Chaos Leads to Resilience

November 10, 2022

undefined
Target has adopted a distributed, microservices architecture. With this comes with a heightened level of complexity. Changes or simple outages in interdependent services can trigger major outages in production since global testing and debugging is difficult. Consequently, an outage impacting a critical application’s reliability and availability can lead to cascading application downtime, revenue loss, and potentially a negative impact to our brand.
 
Chaos experiments are a very effective tool to identify and overcome deficiencies and to build confidence in the resilience of our microservice architecture. In this post, I’ll explain what chaos experiments are, how they can help teams, and how we use them at Target.

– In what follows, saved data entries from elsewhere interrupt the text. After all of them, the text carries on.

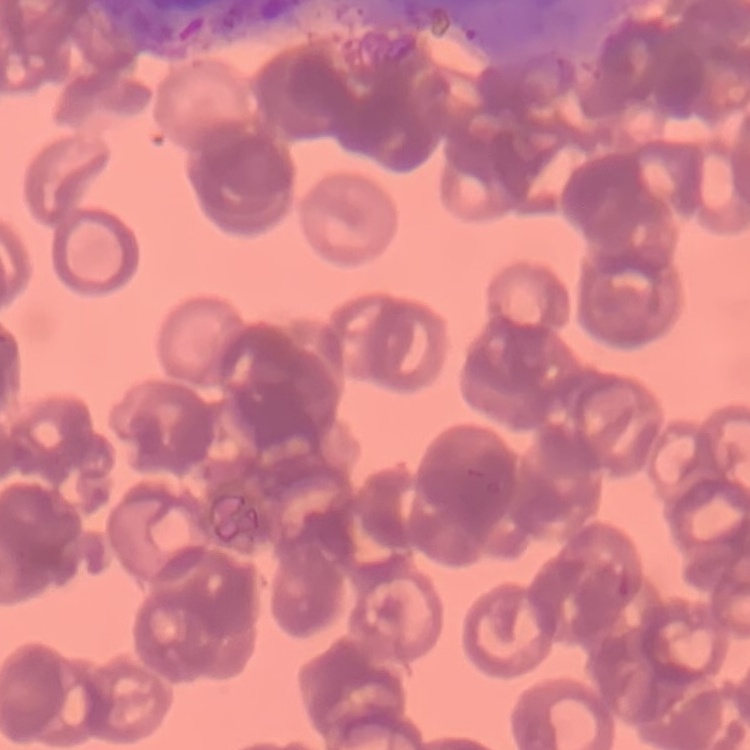
erythrocyte_morphology: rouleaux formation
stain: Field's or Giemsa
preparation: thin blood smear
image_type: square crop of a larger photomicrograph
Comment on the morphology of the erythrocytes.
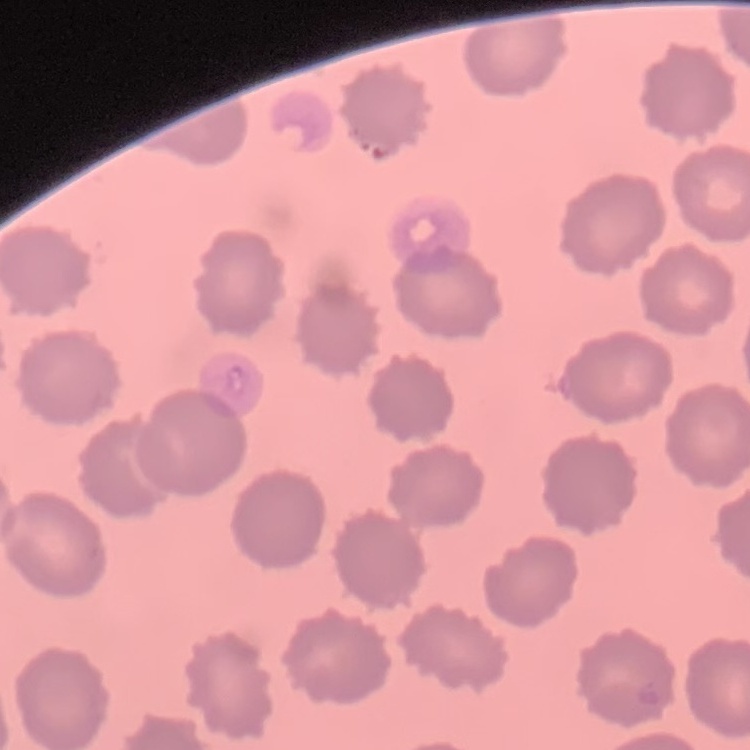
No rouleaux formation.

Thin peripheral smear. Field's or Giemsa stain. One tile cut from a larger photomicrograph.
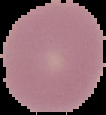

Image is 106×115 pixels. From a thin blood film. Segmented cell region on a black background. Malaria status: uninfected.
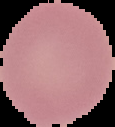
Summary:
  - Preparation: thin blood film
  - Image size: 115×127 pixels
  - Result: no malaria parasites seen
  - Image type: segmented cell region with the area outside set to black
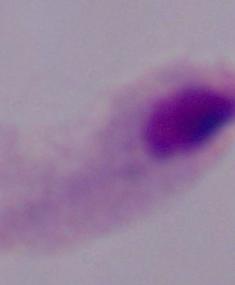

Summary:
  - Magnification: 1000x
  - Identification: trichomonad
  - Modality: micrograph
Assess this cell for malaria.
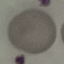

It is uninfected.

{
  "stain": "Giemsa",
  "image_type": "automatically extracted cell patch, resized to 64 × 64 pixels",
  "preparation": "thin blood film",
  "capture": "smartphone camera at the microscope eyepiece"
}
Classify this cell by malaria status.
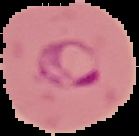
Parasitized.

Summary:
  - Preparation: thin blood smear
  - Image size: 139×136 pixels
  - Image type: segmented cell region on a black background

What Is a Chaos Experiment?
 
A chaos experiment is designed to intentionally break or disrupt an application based on an assumption of how it is expected to behave. Running these experiments helps teams improve their understanding of the system and expose possible weaknesses, such as chicken-egg problems or consumers’ implicit assumptions of behavior.
 
Chaos testing was introduced back in 2010 by a popular streaming service to provide a more reliable, uninterrupted streaming experience to their customers after moving to a cloud infrastructure. The methodology caught on industry-wide in companies that valued always-available systems. There are many other companies across retail and social networks that currently practice chaos testing.
 
Disaster recovery is a process that helps organizations get back on track during any major outage. Disaster plans need to be tested regularly to validate if applications can be recovered within a specified timeframe. Critical systems need to be tested regularly to make sure they are working as expected when needed. Even though there are several testing mechanisms like Tabletop, Simulation, Checklist Testing, and Full Interruption testing, none help understand how a system’s alerting mechanism or the operations team behaves during an outage. That’s why chaos experiments are important.
Chaos Testing at Target
 
When we run our own chaos tests, we start with a minimal blast radius (the portion of the application or its components that can be impacted during the chaos experiment) in lower environments such as stage or integration region. For example, bringing down one server, injecting latency between services for a small percentage of traffic or by increasing/decreasing the load on resources such as CPU, memory, IO, and disk gradually. We start small to begin observing our system behavior while running these types of experiments. After gaining confidence in running smaller experiments, we increase blast radius by subjecting more components to potential failure, then rerun experiments.
 
In 2019, Target conducted about sixteen chaos testing modules across fifteen different applications in a non-production environment. Just before our “peak” season over the holidays in 2020, we performed our first chaos test in a production environment. Key findings helped us identify that our dashboards were not detecting behavior correctly, alerts were not set properly, the applications were degrading with increased latency, and many more. These learnings were important and informed areas of opportunity to improve moving forward. We were also able to validate successful recovery processes and procedures and our team’s preparedness for any outages.
 
To run chaos experiments in production, we worked with the critical application team and reviewed our architecture, identified dependent components, and deployed fault-injection tools to help us conduct experiments. This class of tools help us to disconnect servers, increase latency between two services, or dramatically increase load on a server. Finally, we validated if all observabilities were in place for running an attack on relevant resources (CPU, storage, memory, and network latency and bandwidth). We want to run and make sure that we have observability to understand the current status of each application while running those experiments.
What We Learned
 
Some of the findings following a chaos experiment cannot be identified by following traditional ways of disaster recovery testing. With those experiments, we learned that some application’s dashboards were not detecting behavior properly, alerting threshold setups were wrong, and some gracefully degraded with increased latency instead of hard failure. All these would not have been identified by following traditional ways of disaster recovery testing. This makes chaos testing one of the best, most efficient, and most effective methods to test an organization’s disaster recovery plan. It provides a mechanism to verify an application’s resiliency capability and validate operational readiness by purposefully injecting faults so we can know what must happen in order to recover from faults – all in ways that will help us serve our guests seamlessly and without interruption.